● **Exercise task 1**:
According to the email exchange below, how can a 3p confirmation of the comp 1p-indeterminacy be obtained?
────────────────────────────────────────
On 16 Dec 2013, at 20:06, meekerdb wrote:
On 12/16/2013 12:37 AM, Bruno Marchal wrote:
On 15 Dec 2013, at 17:04, John Clark wrote:
On Sun, Dec 15, 2013 at 4:04 AM, Bruno Marchal <marc...@ulb.ac.be>
wrote:
>>> you know in Helsinki that you will survive and feel to be in
only one city with probability one
>> That depends, Is "You" the Helsinki Man or the Moscow Man or
the Washington Man or John K Clark?
> They are the same man, we have already discussed this
If they are all the same man then the Washington Man is the
Helsinki Man, thus the report from the Moscow Man that he sees
Moscow and only Moscow is insufficient information
Exactly. As I said, we can only have a 3p confirmation of the comp
1p-indeterminacy by tracking and interviewing all copies (or some
reasonable sample).
to judge the quality of the prediction about which cities the
Helsinki Man will see, you've got to hear what the Washington Man
has to say too if you want to know if the prediction was correct;
Yes. And in the step 3 case, both confirms they see only one city,
and that gives the complete information each of them have access
too in the first person way. They both confirms that they were
unable to predict the city with certainty.
────────────────────────────────────────
● **Exercise task 2**:
How many lines in the rows below contain the word "from"? Reply with the number alone.

● **Record excerpts**:
────────────────────────────────────────
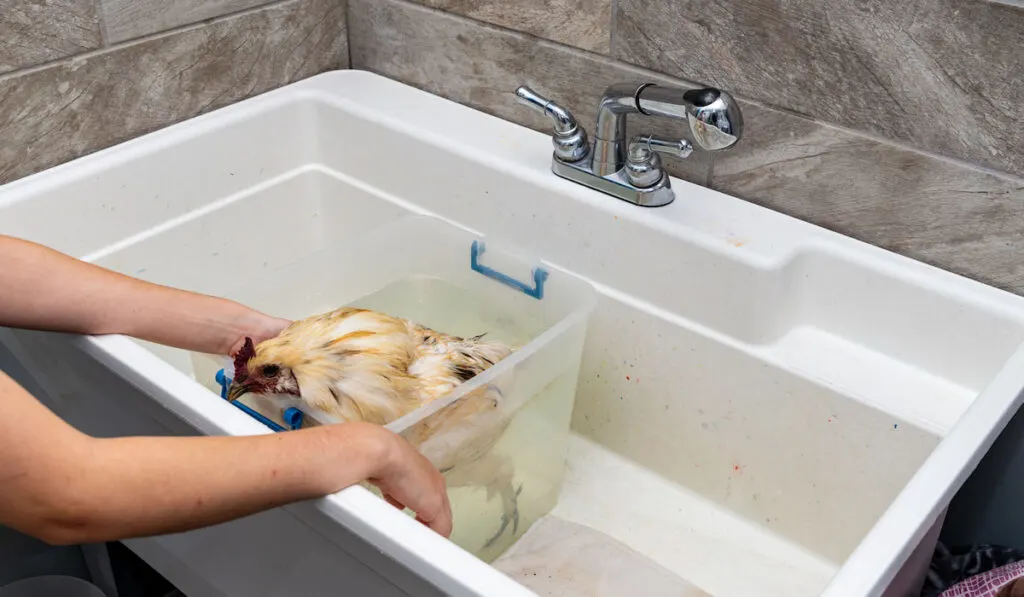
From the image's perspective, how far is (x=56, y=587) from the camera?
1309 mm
────────────────────────────────────────
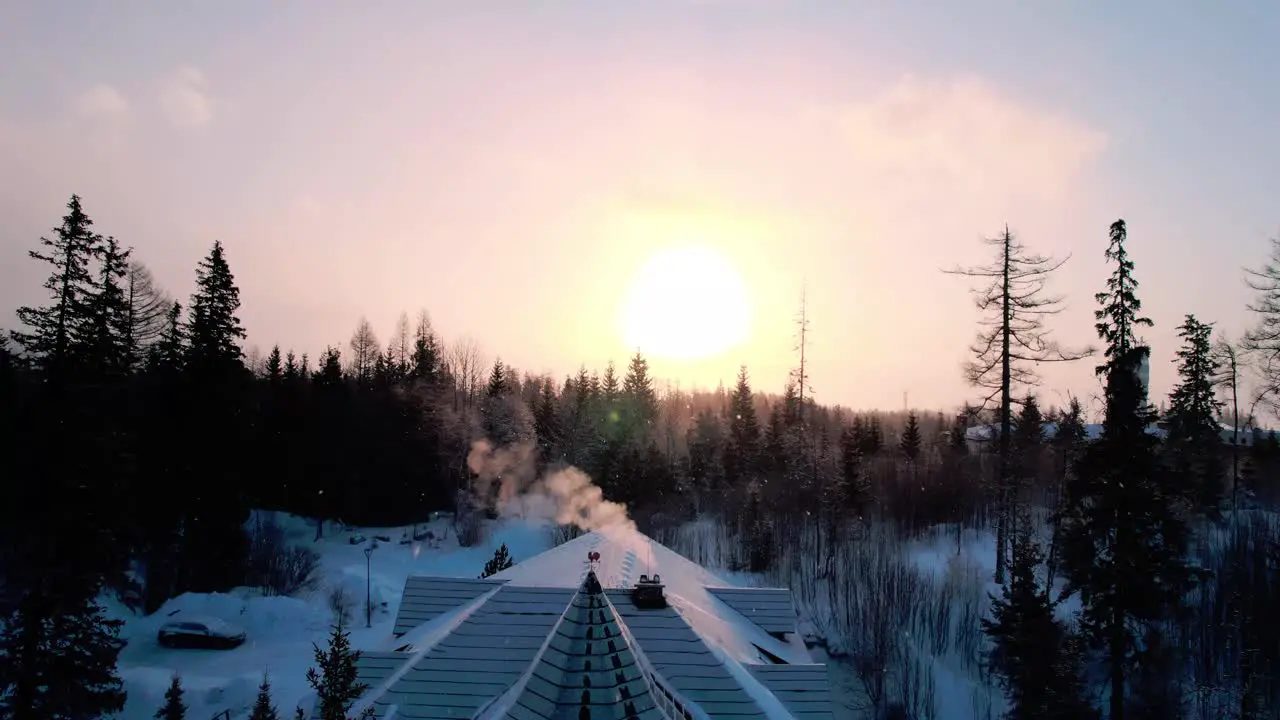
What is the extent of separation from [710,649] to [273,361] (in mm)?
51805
────────────────────────────────────────
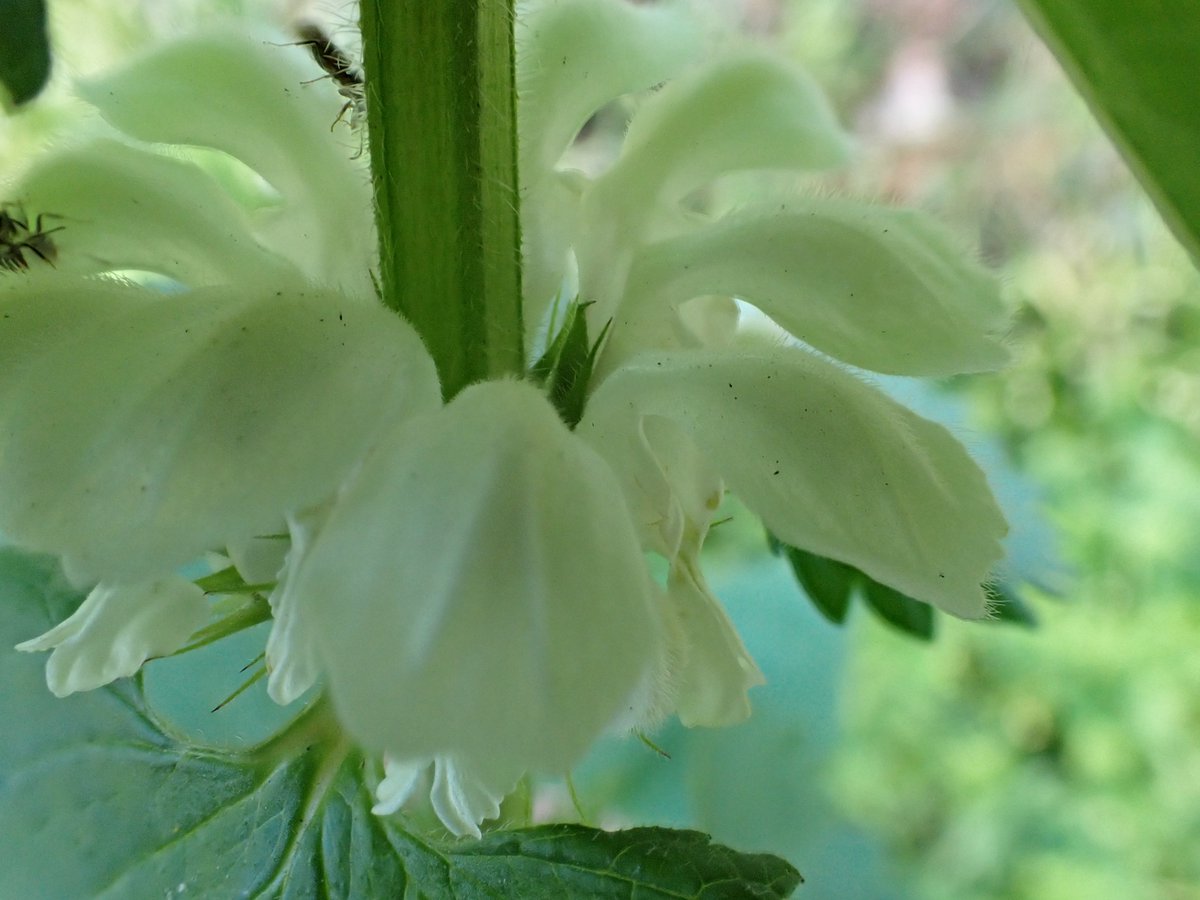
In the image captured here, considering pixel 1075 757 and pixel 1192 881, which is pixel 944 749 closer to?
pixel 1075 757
────────────────────────────────────────
● **Right answer 1**:
Only by tracking and interviewing all copies, or some reasonable sample of them.

● **Right answer 2**:
2